Changing How We See Our Blood Sugar
A new way for diabetics to test for glucose levels in their tears by means of a change of color in a contact lens. Krista Glanville ’14, architecture.

Weepri
A 3-D printing system with educational lessons that empowers young inventors and tinkerers to conceive their own solutions and gadgets, while learning how they are incorporated with complicated engineering systems and real-world projects. Adam Ryason ’14, mechanical engineering.

Stress Monitoring for Better Parenting
Kaelig (which means “loving” in Danish) Stress Monitor helps parents build a more emotional relationship with their baby by understanding the infant’s stress levels through monitoring, notification, and education. Aaron Squier ’13, mechanical engineering and design, innovation, and society; Cary Kaczowka ’13, mechanical engineering and design, innovation, and society.

Enhanced Energy Efficiency Using Thermal 
Management in Electronic Devices
A tremendous amount of energy used for lighting ends up dissipating as heat. This innovation designs a unique device for thermal management in electronic devices, potentially making lighting devices more efficient. Hafez Raeisi Fard ’13 Ph.D. candidate in mechanical engineering.

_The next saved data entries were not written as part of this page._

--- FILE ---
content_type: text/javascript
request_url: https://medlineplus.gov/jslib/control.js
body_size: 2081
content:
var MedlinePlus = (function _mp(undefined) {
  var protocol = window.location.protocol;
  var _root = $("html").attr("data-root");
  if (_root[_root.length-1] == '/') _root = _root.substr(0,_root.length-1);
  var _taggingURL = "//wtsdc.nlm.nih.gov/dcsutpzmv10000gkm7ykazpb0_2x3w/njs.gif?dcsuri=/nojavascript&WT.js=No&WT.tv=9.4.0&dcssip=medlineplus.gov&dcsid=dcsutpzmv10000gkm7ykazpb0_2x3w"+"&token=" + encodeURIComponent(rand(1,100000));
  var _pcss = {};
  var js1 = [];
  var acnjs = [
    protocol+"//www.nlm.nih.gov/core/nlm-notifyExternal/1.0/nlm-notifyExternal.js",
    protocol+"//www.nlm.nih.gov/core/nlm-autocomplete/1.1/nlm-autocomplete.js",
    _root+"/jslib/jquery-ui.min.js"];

Low-Cost, High-Performance All-Carbon Lithium Ion 
Batteries for Electric Vehicles
This team has developed novel electrodes and processes that enable the creation of a “super battery” with improved cost, energy, and power densities when compared with existing battery technologies. This battery potentially has tremendous applications for electric vehicles. Rahul Mukherjee ’15 Ph.D. candidate in mechanical engineering; Eklavya Singh ’15 Ph.D. candidate in mechanical engineering.